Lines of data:
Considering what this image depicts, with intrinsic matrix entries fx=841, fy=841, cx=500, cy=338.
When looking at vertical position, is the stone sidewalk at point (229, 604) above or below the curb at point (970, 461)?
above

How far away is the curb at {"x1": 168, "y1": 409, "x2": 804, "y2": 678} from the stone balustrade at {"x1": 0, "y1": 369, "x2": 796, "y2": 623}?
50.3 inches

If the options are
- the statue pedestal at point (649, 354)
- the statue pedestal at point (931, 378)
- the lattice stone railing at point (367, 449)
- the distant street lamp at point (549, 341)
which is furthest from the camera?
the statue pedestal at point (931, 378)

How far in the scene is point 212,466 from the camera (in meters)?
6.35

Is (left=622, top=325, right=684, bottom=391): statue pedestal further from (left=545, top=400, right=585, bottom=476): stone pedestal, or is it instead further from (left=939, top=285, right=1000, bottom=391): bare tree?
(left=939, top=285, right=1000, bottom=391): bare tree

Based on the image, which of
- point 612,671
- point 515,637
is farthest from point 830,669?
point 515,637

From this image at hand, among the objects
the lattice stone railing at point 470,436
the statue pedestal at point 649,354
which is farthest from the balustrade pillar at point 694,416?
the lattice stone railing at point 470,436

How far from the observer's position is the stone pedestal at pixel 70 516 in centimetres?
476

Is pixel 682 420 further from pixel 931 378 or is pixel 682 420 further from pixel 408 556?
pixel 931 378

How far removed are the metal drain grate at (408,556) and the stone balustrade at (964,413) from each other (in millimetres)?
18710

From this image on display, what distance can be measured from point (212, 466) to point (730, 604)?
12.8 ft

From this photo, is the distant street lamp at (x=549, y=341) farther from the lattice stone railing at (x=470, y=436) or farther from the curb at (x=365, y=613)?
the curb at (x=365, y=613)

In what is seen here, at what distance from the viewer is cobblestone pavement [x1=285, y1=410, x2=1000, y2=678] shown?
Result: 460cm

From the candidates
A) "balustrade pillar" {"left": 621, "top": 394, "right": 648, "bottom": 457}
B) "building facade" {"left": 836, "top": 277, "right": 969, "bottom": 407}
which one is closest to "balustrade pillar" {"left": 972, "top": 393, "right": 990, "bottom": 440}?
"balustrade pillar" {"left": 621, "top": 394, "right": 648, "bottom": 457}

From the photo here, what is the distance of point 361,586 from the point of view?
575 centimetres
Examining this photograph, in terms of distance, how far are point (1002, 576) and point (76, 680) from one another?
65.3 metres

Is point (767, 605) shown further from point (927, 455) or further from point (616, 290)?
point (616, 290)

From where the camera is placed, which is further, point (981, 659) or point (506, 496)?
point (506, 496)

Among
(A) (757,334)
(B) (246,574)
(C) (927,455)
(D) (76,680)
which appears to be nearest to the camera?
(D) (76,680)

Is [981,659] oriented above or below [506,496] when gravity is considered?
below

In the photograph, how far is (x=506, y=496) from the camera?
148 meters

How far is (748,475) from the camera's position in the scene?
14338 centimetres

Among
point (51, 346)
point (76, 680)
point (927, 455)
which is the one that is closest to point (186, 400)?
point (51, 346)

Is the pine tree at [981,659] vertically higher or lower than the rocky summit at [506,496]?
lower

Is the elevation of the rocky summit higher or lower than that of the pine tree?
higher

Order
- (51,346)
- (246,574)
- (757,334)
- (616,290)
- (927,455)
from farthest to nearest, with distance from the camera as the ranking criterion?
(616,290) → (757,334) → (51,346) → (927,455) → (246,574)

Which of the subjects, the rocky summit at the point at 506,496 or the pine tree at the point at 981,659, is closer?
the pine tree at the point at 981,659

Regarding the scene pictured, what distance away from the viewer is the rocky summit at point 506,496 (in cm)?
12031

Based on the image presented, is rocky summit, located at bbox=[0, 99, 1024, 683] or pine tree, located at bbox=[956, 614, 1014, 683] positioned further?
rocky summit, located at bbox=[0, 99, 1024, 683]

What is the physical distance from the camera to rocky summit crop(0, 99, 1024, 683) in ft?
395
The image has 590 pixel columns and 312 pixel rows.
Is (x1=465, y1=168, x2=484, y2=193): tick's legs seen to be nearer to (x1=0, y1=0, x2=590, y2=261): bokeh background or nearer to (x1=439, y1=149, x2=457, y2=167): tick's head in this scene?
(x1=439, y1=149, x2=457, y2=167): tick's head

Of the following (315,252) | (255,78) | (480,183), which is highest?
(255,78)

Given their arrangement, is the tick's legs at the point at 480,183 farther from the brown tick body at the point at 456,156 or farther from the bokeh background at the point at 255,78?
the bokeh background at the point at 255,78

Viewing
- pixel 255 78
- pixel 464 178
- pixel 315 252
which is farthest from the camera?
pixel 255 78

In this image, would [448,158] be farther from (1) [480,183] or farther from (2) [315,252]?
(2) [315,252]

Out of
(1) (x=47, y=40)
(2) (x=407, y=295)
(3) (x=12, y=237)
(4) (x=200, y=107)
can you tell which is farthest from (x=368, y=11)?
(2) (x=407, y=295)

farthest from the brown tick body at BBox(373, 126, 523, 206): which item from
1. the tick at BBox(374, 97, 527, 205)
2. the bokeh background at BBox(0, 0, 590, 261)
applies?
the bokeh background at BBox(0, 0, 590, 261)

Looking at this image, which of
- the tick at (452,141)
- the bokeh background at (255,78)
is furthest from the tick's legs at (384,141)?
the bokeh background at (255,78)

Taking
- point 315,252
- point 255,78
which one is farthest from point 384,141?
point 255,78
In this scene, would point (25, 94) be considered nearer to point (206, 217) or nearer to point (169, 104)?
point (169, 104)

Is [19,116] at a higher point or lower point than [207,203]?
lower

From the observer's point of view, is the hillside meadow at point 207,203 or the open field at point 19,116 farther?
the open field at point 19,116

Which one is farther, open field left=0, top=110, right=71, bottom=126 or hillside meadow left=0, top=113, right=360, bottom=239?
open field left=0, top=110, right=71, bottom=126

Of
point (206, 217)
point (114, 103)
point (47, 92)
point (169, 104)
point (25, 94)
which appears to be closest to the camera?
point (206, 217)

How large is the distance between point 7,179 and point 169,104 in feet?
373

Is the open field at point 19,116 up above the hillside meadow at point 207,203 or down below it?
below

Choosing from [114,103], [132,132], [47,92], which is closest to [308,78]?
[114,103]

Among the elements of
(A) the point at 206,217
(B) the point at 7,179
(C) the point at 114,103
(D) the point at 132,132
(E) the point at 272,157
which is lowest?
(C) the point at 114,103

EXERCISE DETAILS: Starting at the line that contains "Is [19,116] at" and continuing through the end of the entries, reproduce those lines with every occurrence of "hillside meadow" replaced by "grassy slope", leaving all else unchanged.

ANSWER FOR THIS EXERCISE:
Is [19,116] at a higher point or lower point than [207,203]?
lower

From the observer's point of view, is the grassy slope at point 207,203 or the open field at point 19,116 farther?
the open field at point 19,116

Which one is farther, open field left=0, top=110, right=71, bottom=126 or grassy slope left=0, top=113, right=360, bottom=239?
open field left=0, top=110, right=71, bottom=126

Of
point (206, 217)
point (114, 103)
point (47, 92)
point (169, 104)
point (25, 94)
which appears to be closest to the camera?
point (206, 217)

How large is the distance between point 7,179 and point 169,104 in feet?
373

Is the open field at point 19,116 up above the grassy slope at point 207,203 or down below it?
below

Choosing from [114,103], [132,132], [47,92], which is closest to [308,78]?
[114,103]

Among the elements of
(A) the point at 206,217
(B) the point at 7,179
(C) the point at 114,103
(D) the point at 132,132
(E) the point at 272,157
which is lowest?
(C) the point at 114,103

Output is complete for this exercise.